- _Objetivo da tarefa_
Dê continuidade ao trecho sobre os crimes de ódio após o referendo do Brexit, começando logo depois da última frase.

- _Trecho selecionado_
________

Os dados apresentados, que não se aplicam à evolução de outro tipo de crimes, “encaixam no padrão amplamente denunciado do aumento dos delitos de ódio depois do referendo europeu”, assinala o relatório. No mês de agosto, os dados constataram que as ocorrências de crimes de ódio baixaram, mas continuam significativamente superiores aos que se conheceram antes do referendo.

Bernard Hogan-Howe, alto-comissário da polícia Metropolitana de Londres, também falou há uns dias sobre o “pico horrível” de crimes de ódio que coincidiram com o referendo. “Não podemos dizer que se deve tudo ao Brexit, mas há uma clara mudança depois do mesmo. Os europeus de leste têm sofrido particularmente mais ataques que consideramos como delitos racistas. Há certamente um aumento relacionado com os mesmos”, explicou.

________

- _Informações fornecidas_
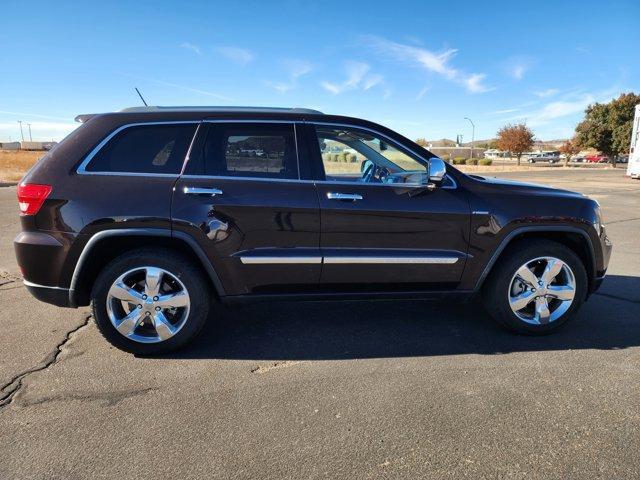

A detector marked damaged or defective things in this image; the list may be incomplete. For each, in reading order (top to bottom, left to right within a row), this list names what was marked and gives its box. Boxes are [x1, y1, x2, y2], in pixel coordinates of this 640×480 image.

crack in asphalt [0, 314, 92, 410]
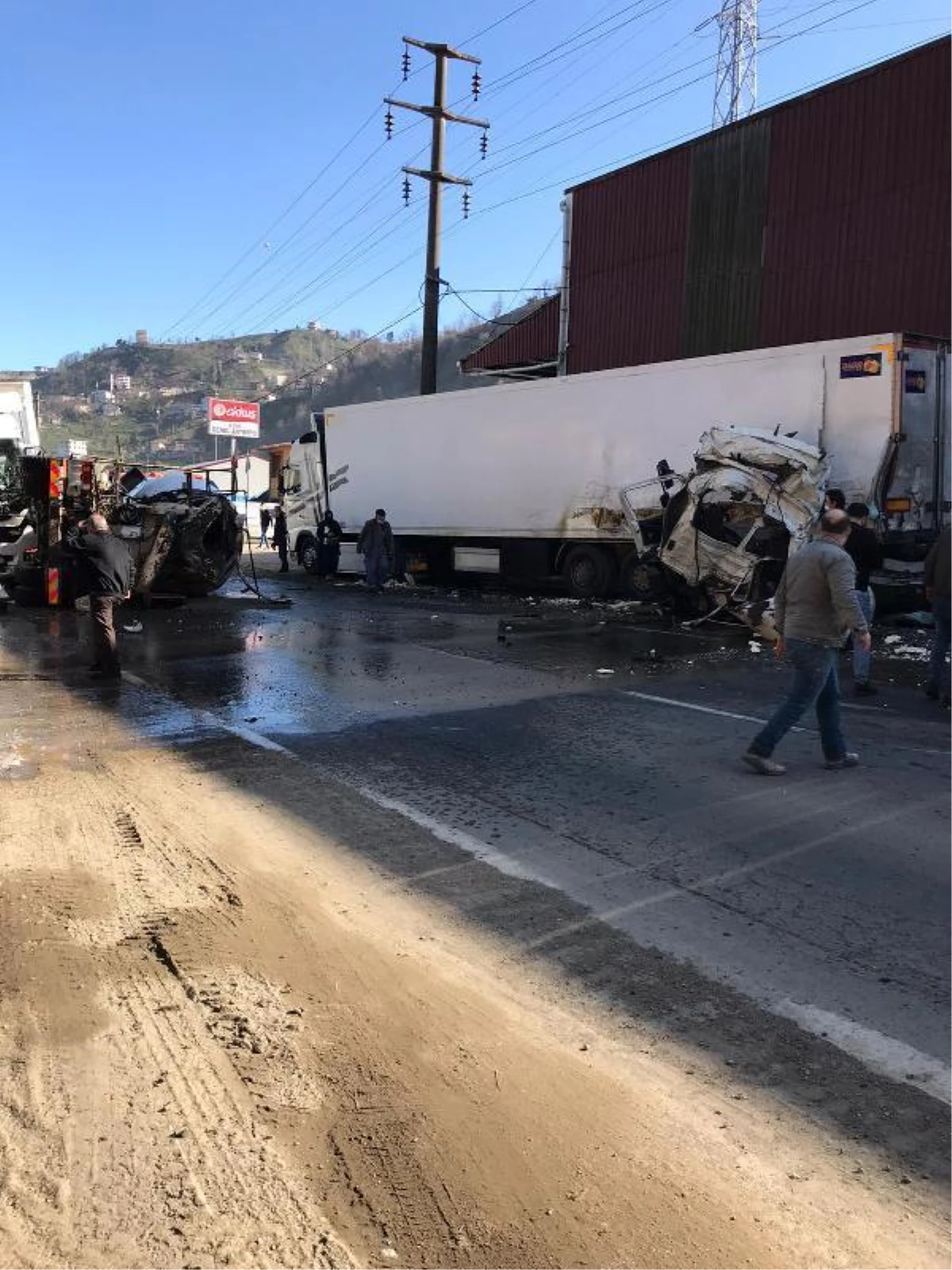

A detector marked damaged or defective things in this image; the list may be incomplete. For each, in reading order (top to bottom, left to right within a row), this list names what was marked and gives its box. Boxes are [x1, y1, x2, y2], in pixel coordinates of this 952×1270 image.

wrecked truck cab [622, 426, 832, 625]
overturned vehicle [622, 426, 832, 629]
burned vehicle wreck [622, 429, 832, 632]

________

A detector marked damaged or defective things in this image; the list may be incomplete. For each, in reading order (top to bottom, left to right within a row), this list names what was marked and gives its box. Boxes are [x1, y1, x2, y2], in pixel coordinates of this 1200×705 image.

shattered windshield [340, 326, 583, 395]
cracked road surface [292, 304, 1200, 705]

________

- _Resultado da tarefa_
A ministra do Interior britânica, Amber Rudd, disse, depois de apresentar o relatório onde se constatam estes dados, que “o ódio não tem lugar no país” e mostrou-se “determinada” a extingui-lo. Sugeriu ainda que o aumento destes casos pode estar relacionado com a denúncia cada vez maior deste tipo de ataques.” Amber Rudd acrescentou ainda que apesar de tudo, mostra-se satisfeita, ” ao ver que a ação do governo está a funcionar e que as vitimas estão a ganhar coragem para denunciar estes crimes”, disse.